- _AUSZUG_:
Uruguay war vor bald 10 Jahren das erste Land weltweit, das Marihuana vollständig legalisierte. Die Erfahrungen im südamerikanischen Land sind für die Legalisierung in der Schweiz, aber auch in ganz Europa interessant.

Im Auftrag der Regierung von Uruguay produziert das Gewächshaus Simbiosys zwei Tonnen Cannabis pro Jahr. Geerntet aus grünen, etwa ein Meter hohen Marihuana-Pflanzen. Diese Pflanzen beinhalten THC, also den Wirkstoff, der den Rausch auslöst, weswegen weltweit Menschen Marihuana rauchen.

Eine Marihuana Pflanze ist angeschriftet,
Legende: Der Begriff Marihuana steht heute für Cannabis-Pflanzen mit mehr als 0.2 Prozent THC-Gehalt. SRF/ David Karasek

Wir sind 60 Kilometer ausserhalb von der Hauptstadt Montevideo. Hier auf einem staatlichen Gelände steht das streng bewachte Gewächshaus der Firma Simbiosys.  Die Arbeiterinnen und Arbeiter tragen weisse Schürzen und weisse Kopfhauben – wie in einem Labor.

- _BEREITGESTELLTE DATEN_:
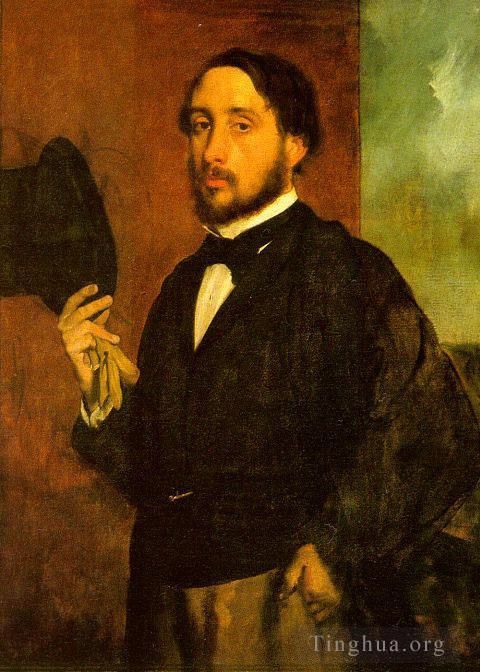Edgar Degas Peinture à l'huile - Autoportrait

- _IHRE AUFGABEN_:
A: Können Sie im Auszug über die Cannabis-Legalisierung in Uruguay alles von „Wir sind 60“ bis hinunter zu „in einem Labor.“ wortgetreu wiedergeben?
B: Wie könnte der Text über die Cannabis-Legalisierung in Uruguay weitergehen? Führen Sie ihn im Anschluss an seinen letzten Satz fort.

- _LÖSUNGEN_:
A:
Wir sind 60 Kilometer ausserhalb von der Hauptstadt Montevideo. Hier auf einem staatlichen Gelände steht das streng bewachte Gewächshaus der Firma Simbiosys.  Die Arbeiterinnen und Arbeiter tragen weisse Schürzen und weisse Kopfhauben – wie in einem Labor.

B:
Keine Fremdkörper wie Haare oder Dreck dürfen sich unter die Pflanzen mischen. Die Regierung bestimmt, dass die Marihuana-Blüte mindestens einen Zentimeter dick sein muss, sonst wird das Produkt weggeworfen. Nur das Beste für das Kiffer-Glück in Uruguay.

Im Gewächshaus stehen mehrere Tische mit Marihuana Pflanzen.
Legende: Hier werden die Marihuana-Pflanzen gezüchtet: im Gewächshaus der Firma Simbiosys ausserhalb von Montevideo. SRF/ David Karasek

Im Dezember 2013 hat die Regierung Cannabis vollständig legalisiert. Sie war davon überzeugt, dass die Legalisierung den Drogenbanden das Geschäft entzieht – mindestens beim Cannabis-Handel.

Tatsächlich: Der illegale Cannabis-Handel ist seit 2014 um ein Fünftel zurückgegangen. Laut einem Bericht der staatlichen Beobachtungsstelle für Drogen entgingen den Drogenkartellen somit 22 Millionen US-Dollar.

Drei Arten, Cannabis zu konsumieren

Kifferinnen und Kiffer müssen sich in Uruguay offiziell beim Staat registrieren. Danach gibt es drei Möglichkeiten, um legal Marihuana zu konsumieren: selbst anpflanzen – höchstens sechs Hanfpflanzen – einem Klub beitreten, der gemeinschaftlich Hanf anbaut.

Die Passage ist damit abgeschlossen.